The governor stands in stark contrast to what residents say is the central government’s neglect. They grumble that they get nothing from Kabul except broken promises. Almost four years into the regime of President Hamed Karzai, they still have no paved roads anywhere in Bamian, no electricity, and little in the way of healthcare.


It seems quite strange to me that people in my country should live like this.


But Bamian’s young people seem determined to edge their way out of poverty and into the bigger world. As we were coming back from a trek to Shahr-e-Zuhak, the red stone ruins of a once-great city, a group of children approached us, begging. They did not ask for candy, or chewing gum, or even money: They asked if we had pens or pencils, so they could use them at school.

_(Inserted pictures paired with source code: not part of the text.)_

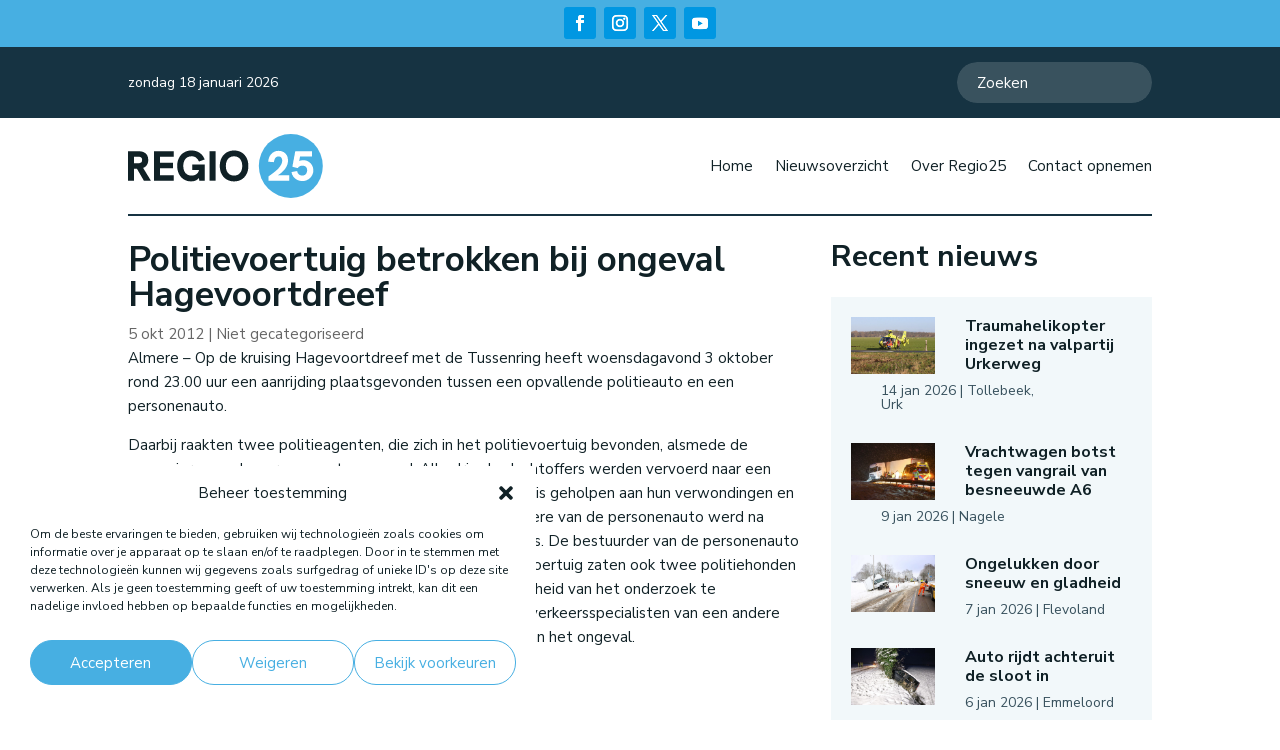

--- FILE ---
content_type: text/html; charset=utf-8
request_url: https://www.google.com/recaptcha/api2/aframe
body_size: 250
content:
<!DOCTYPE HTML><html><head><meta http-equiv="content-type" content="text/html; charset=UTF-8"></head><body><script nonce="kTh98RLq1TdJLE8CromdzA">/** Anti-fraud and anti-abuse applications only. See google.com/recaptcha */ try{var clients={'sodar':'https://pagead2.googlesyndication.com/pagead/sodar?'};window.addEventListener("message",function(a){try{if(a.source===window.parent){var b=JSON.parse(a.data);var c=clients[b['id']];if(c){var d=document.createElement('img');d.src=c+b['params']+'&rc='+(localStorage.getItem("rc::a")?sessionStorage.getItem("rc::b"):"");window.document.body.appendChild(d);sessionStorage.setItem("rc::e",parseInt(sessionStorage.getItem("rc::e")||0)+1);localStorage.setItem("rc::h",'1768714549147');}}}catch(b){}});window.parent.postMessage("_grecaptcha_ready", "*");}catch(b){}</script></body></html>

What is going to happen in Bamian? The big question is, again, about the Buddhas. Will they be rebuilt? I think they will. They will attract tourists, and maybe the province will get some money out of it.


There is a lot of talk of a third, still hidden Buddha – a sleeping giant. Everyone claims to have found him. We saw people working, but there is nothing to see, just people chipping away where they think the Buddha might lie. Perhaps it’s just wishful thinking - to replace what was lost.


But my view is that they should not rebuild the Buddhas. We should leave them as they are. It is painful to look at, but it is genuine. The emptiness is truer than any reconstruction could be. We should look into that emptiness – and remember.


Wahidullah Amani is an IWPR staff writer in Kabul.